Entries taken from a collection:
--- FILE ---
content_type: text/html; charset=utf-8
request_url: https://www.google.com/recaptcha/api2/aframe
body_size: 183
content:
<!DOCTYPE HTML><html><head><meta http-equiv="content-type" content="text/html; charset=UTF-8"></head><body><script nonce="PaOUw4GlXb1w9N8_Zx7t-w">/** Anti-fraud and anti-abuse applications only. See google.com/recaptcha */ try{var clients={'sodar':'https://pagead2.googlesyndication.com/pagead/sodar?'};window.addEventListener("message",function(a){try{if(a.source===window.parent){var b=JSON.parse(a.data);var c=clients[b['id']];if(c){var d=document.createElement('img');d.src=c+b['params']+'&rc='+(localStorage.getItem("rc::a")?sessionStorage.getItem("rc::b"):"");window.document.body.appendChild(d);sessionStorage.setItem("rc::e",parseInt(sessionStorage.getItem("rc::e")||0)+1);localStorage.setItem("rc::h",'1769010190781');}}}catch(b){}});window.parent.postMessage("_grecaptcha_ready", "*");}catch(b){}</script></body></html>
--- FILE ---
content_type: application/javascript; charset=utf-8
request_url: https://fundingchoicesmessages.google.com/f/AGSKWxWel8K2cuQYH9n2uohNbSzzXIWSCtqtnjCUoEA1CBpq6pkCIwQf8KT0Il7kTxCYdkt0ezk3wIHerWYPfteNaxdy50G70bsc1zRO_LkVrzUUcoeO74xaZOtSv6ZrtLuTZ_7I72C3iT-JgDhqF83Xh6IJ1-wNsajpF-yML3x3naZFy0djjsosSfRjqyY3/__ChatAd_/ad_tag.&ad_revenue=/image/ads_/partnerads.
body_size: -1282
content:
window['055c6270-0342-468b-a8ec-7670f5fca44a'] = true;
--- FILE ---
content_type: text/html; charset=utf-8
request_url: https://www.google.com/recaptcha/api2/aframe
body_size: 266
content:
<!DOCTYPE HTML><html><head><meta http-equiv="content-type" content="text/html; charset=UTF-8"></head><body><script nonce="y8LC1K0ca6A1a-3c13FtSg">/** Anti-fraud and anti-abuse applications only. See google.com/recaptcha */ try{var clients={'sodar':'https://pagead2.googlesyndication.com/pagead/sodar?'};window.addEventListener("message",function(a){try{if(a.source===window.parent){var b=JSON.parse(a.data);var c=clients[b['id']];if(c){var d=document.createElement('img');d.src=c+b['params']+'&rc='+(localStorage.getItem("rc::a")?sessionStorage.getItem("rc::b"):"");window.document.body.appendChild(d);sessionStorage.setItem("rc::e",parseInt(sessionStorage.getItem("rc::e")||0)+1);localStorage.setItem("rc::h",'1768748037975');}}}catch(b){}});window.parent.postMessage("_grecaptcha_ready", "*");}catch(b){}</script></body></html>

### Problem requirements
What you output should match every line above exactly.

### Output below
--- FILE ---
content_type: text/html; charset=utf-8
request_url: https://www.google.com/recaptcha/api2/aframe
body_size: 183
content:
<!DOCTYPE HTML><html><head><meta http-equiv="content-type" content="text/html; charset=UTF-8"></head><body><script nonce="PaOUw4GlXb1w9N8_Zx7t-w">/** Anti-fraud and anti-abuse applications only. See google.com/recaptcha */ try{var clients={'sodar':'https://pagead2.googlesyndication.com/pagead/sodar?'};window.addEventListener("message",function(a){try{if(a.source===window.parent){var b=JSON.parse(a.data);var c=clients[b['id']];if(c){var d=document.createElement('img');d.src=c+b['params']+'&rc='+(localStorage.getItem("rc::a")?sessionStorage.getItem("rc::b"):"");window.document.body.appendChild(d);sessionStorage.setItem("rc::e",parseInt(sessionStorage.getItem("rc::e")||0)+1);localStorage.setItem("rc::h",'1769010190781');}}}catch(b){}});window.parent.postMessage("_grecaptcha_ready", "*");}catch(b){}</script></body></html>
--- FILE ---
content_type: application/javascript; charset=utf-8
request_url: https://fundingchoicesmessages.google.com/f/AGSKWxWel8K2cuQYH9n2uohNbSzzXIWSCtqtnjCUoEA1CBpq6pkCIwQf8KT0Il7kTxCYdkt0ezk3wIHerWYPfteNaxdy50G70bsc1zRO_LkVrzUUcoeO74xaZOtSv6ZrtLuTZ_7I72C3iT-JgDhqF83Xh6IJ1-wNsajpF-yML3x3naZFy0djjsosSfRjqyY3/__ChatAd_/ad_tag.&ad_revenue=/image/ads_/partnerads.
body_size: -1282
content:
window['055c6270-0342-468b-a8ec-7670f5fca44a'] = true;
--- FILE ---
content_type: text/html; charset=utf-8
request_url: https://www.google.com/recaptcha/api2/aframe
body_size: 266
content:
<!DOCTYPE HTML><html><head><meta http-equiv="content-type" content="text/html; charset=UTF-8"></head><body><script nonce="y8LC1K0ca6A1a-3c13FtSg">/** Anti-fraud and anti-abuse applications only. See google.com/recaptcha */ try{var clients={'sodar':'https://pagead2.googlesyndication.com/pagead/sodar?'};window.addEventListener("message",function(a){try{if(a.source===window.parent){var b=JSON.parse(a.data);var c=clients[b['id']];if(c){var d=document.createElement('img');d.src=c+b['params']+'&rc='+(localStorage.getItem("rc::a")?sessionStorage.getItem("rc::b"):"");window.document.body.appendChild(d);sessionStorage.setItem("rc::e",parseInt(sessionStorage.getItem("rc::e")||0)+1);localStorage.setItem("rc::h",'1768748037975');}}}catch(b){}});window.parent.postMessage("_grecaptcha_ready", "*");}catch(b){}</script></body></html>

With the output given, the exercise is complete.